* **GIVEN DATA**
+ + +

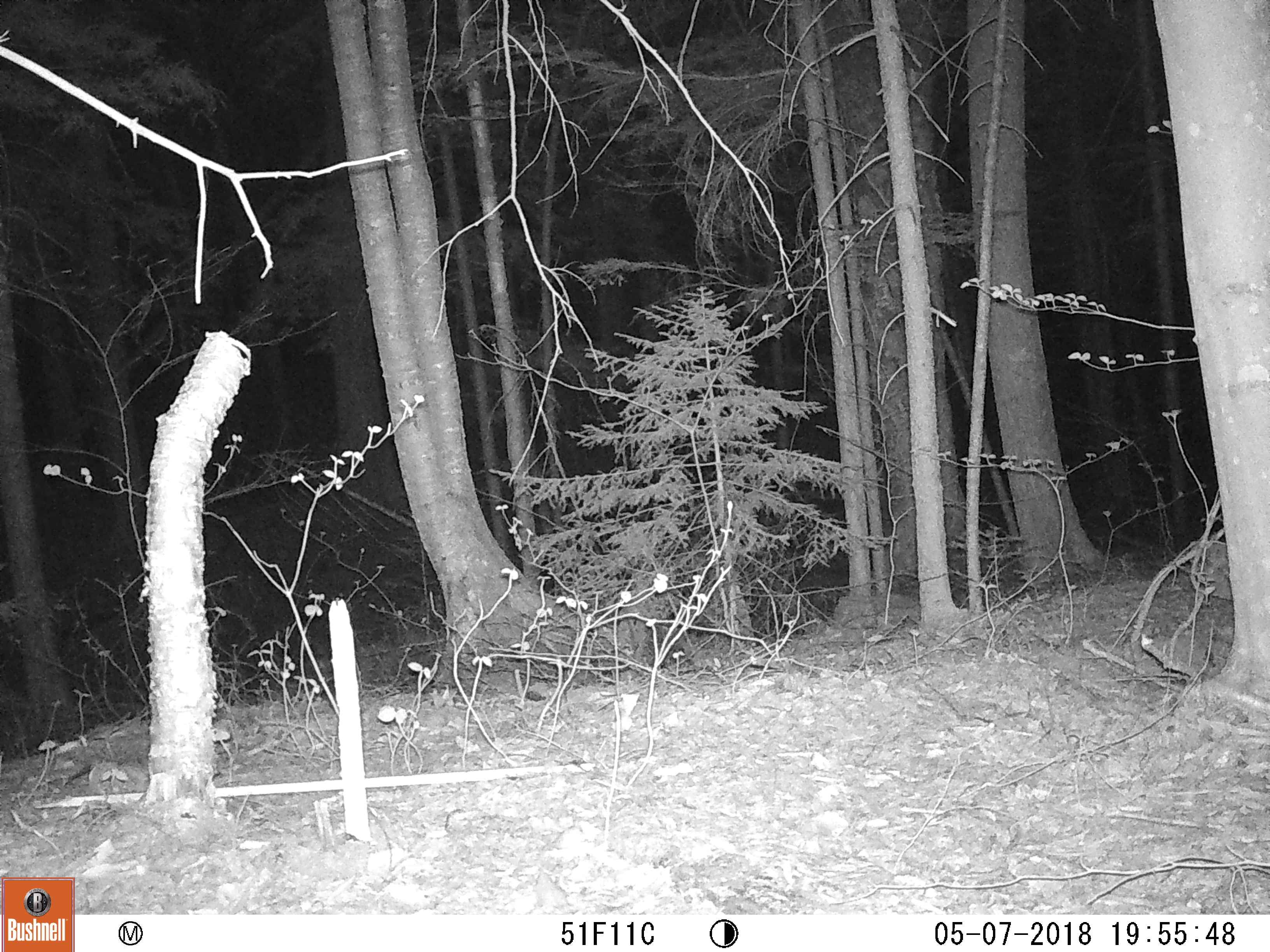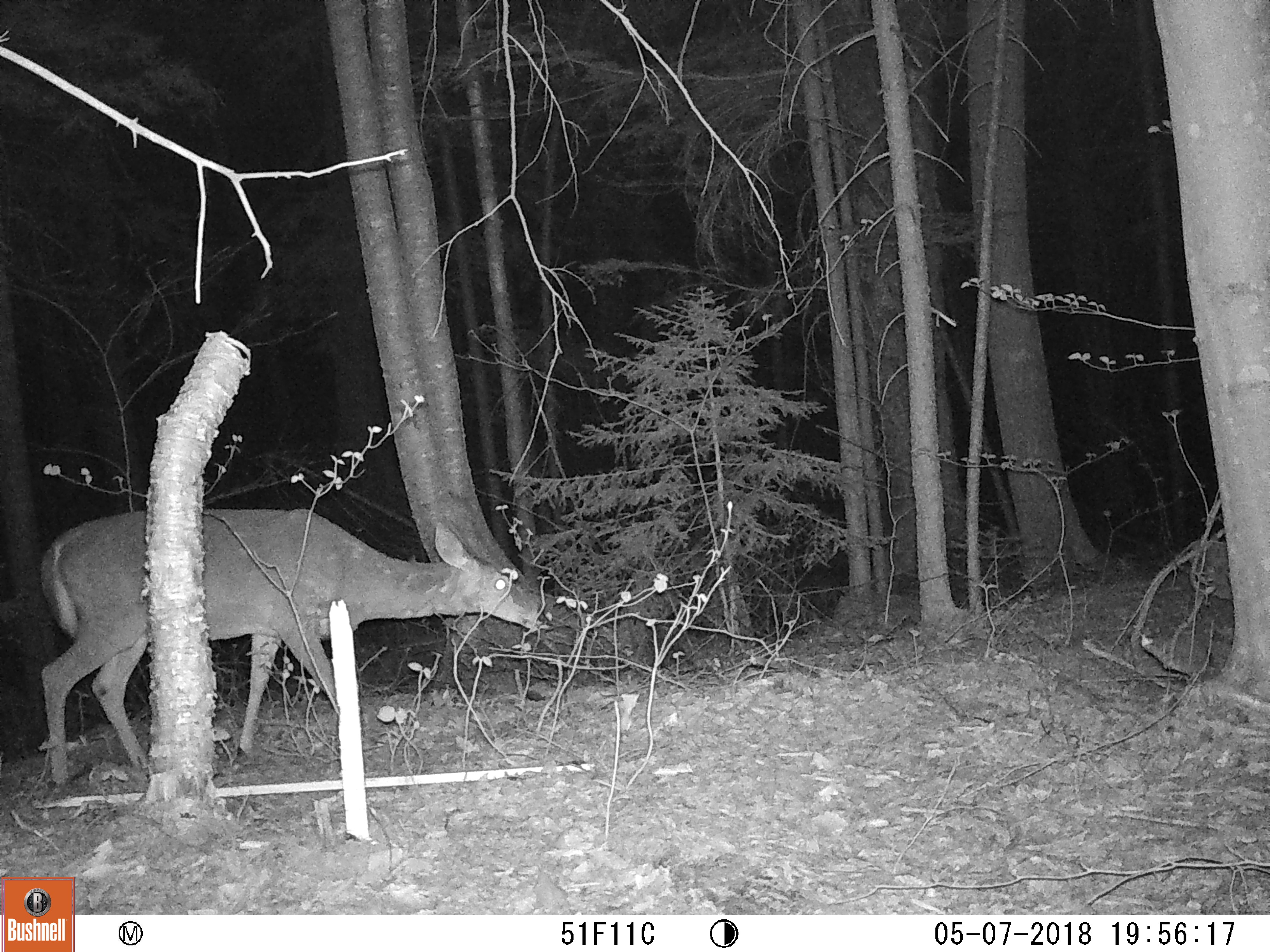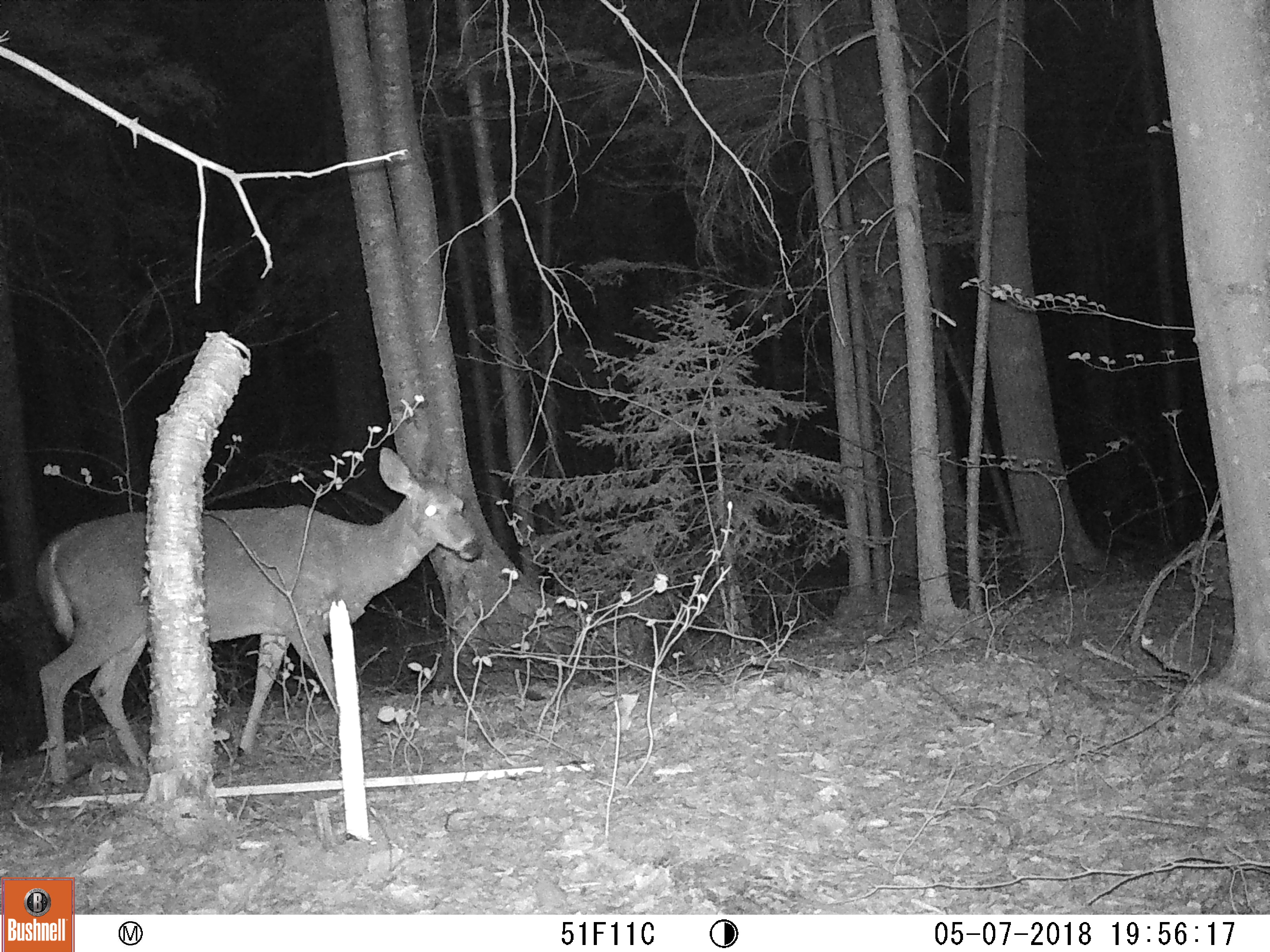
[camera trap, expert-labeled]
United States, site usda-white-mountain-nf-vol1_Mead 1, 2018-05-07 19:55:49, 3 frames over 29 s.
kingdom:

+ + +

Would you copy all of the data exactly? Keep the pictures out of it.

[camera trap, expert-labeled]
United States, site usda-white-mountain-nf-vol1_Mead 1, 2018-05-07 19:55:49, 3 frames over 29 s.
kingdom:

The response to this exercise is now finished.